◆ Texte fourni
——

In Harm’s Way

Sans égaler Anatomy of a Murder ni Advise and Consent, In Harm’s Way vaut beaucoup mieux que sa réputation mi-figue mi-raisin. À sa sortie en 1965, le film essuya une volée de bois vert. En plein essor du jeune cinéma, l’entreprise fut jugée anachronique (sentiment que le passage du temps n’a pu qu’estomper : ce sont aujourd’hui ses solides vertus classiques qui nous frappent) et suspectée de militarisme (ce qui est absurde). Seuls les premingériens de la première heure furent sensibles à ses qualités. Gérard Legrand parla d’une « symphonie de la fatigue et de l’épuisement ». Jacques Lourcelles loua « l’attention suprême apportée aux corps, à la vie physique des personnages » et l’ambition totalisante de Preminger « de décrire l’action sous tous ses aspects et la vie des individus à tous ses niveaux », dans ses implications personnelles et collectives. Tous deux pointèrent la nécessité, pour le héros premingérien, de savoir faire preuve d’esprit de décision et de tirer les conséquences de ses actes 1. Le film, depuis, a sombré au purgatoire. La surprise n’en est que meilleure.

——

◆ Données fournies

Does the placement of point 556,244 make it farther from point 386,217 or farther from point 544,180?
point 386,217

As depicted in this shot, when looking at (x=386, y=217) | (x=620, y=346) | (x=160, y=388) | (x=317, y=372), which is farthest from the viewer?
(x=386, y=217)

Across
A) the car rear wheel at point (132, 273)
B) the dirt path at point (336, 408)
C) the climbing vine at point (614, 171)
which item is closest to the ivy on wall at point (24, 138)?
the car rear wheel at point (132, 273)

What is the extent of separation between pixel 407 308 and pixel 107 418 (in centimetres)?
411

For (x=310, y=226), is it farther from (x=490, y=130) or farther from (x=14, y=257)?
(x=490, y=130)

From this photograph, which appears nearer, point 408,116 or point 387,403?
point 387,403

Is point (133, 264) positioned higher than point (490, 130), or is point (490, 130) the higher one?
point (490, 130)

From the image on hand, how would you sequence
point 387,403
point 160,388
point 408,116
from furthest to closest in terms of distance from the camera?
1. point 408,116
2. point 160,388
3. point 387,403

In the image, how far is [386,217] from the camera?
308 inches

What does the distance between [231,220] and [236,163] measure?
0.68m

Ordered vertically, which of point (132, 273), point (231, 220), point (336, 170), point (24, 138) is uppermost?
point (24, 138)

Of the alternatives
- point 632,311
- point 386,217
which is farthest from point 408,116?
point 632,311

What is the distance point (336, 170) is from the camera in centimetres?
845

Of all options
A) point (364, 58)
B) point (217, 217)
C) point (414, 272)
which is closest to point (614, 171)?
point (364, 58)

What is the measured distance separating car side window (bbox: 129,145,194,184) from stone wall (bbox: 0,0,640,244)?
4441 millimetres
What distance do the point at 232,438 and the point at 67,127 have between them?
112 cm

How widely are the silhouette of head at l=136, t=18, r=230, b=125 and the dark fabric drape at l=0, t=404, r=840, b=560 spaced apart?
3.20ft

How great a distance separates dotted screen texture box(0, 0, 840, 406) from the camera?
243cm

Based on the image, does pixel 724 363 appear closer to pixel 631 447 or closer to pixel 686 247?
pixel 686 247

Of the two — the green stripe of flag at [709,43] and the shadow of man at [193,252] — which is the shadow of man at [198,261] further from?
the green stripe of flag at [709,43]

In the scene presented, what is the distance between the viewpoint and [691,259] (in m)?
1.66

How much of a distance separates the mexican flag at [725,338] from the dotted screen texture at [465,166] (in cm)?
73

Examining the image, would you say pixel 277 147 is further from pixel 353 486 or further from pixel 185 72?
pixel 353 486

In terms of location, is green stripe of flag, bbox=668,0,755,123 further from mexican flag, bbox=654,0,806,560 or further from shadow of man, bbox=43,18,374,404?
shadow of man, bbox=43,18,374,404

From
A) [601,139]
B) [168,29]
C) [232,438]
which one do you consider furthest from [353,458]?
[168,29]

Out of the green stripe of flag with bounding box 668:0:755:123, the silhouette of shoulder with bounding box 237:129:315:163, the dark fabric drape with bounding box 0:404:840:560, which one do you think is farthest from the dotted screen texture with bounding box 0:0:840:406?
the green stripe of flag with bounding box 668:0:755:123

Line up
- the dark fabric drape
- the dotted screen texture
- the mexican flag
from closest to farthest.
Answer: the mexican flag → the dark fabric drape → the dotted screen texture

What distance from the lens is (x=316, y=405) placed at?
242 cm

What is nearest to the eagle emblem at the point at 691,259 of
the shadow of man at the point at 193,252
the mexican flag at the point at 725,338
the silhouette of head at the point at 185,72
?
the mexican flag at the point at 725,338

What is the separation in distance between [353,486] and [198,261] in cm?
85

——

◆ Consignes
• A. Reformulez sous forme de liste le paragraphe du texte fourni qui commence par « Sans égaler Anatomy of a Murder », en conservant ses faits principaux.
• B. D'après le texte fourni, expliquez en une à trois phrases pourquoi In Harm's Way fut mal accueilli à sa sortie en 1965.
Les enregistrements ne sont pas nécessaires pour ce travail.

◆ Réponses attendues
• A.
- Sans égaler Anatomy of a Murder ni Advise and Consent, In Harm's Way mérite mieux que sa réputation mitigée.
- À sa sortie en 1965, il fut sévèrement critiqué. On le jugea anachronique face à l'essor du jeune cinéma et on le soupçonna de militarisme, reproche jugé absurde. Aujourd'hui, ce sont plutôt ses solides vertus classiques qui frappent.
- Seuls les premingériens de la première heure apprécièrent ses qualités. Gérard Legrand y vit une « symphonie de la fatigue et de l'épuisement ». Jacques Lourcelles loua l'attention portée aux corps et l'ambition de Preminger de décrire l'action sous tous ses aspects.
- Tous deux soulignèrent que le héros premingérien doit savoir décider et tirer les conséquences de ses actes.
- Tombé depuis au purgatoire, le film n'en offre qu'une meilleure surprise.

• B. En pleine montée du jeune cinéma, le film fut jugé anachronique. On le soupçonna aussi de militarisme, accusation que le texte qualifie d'absurde.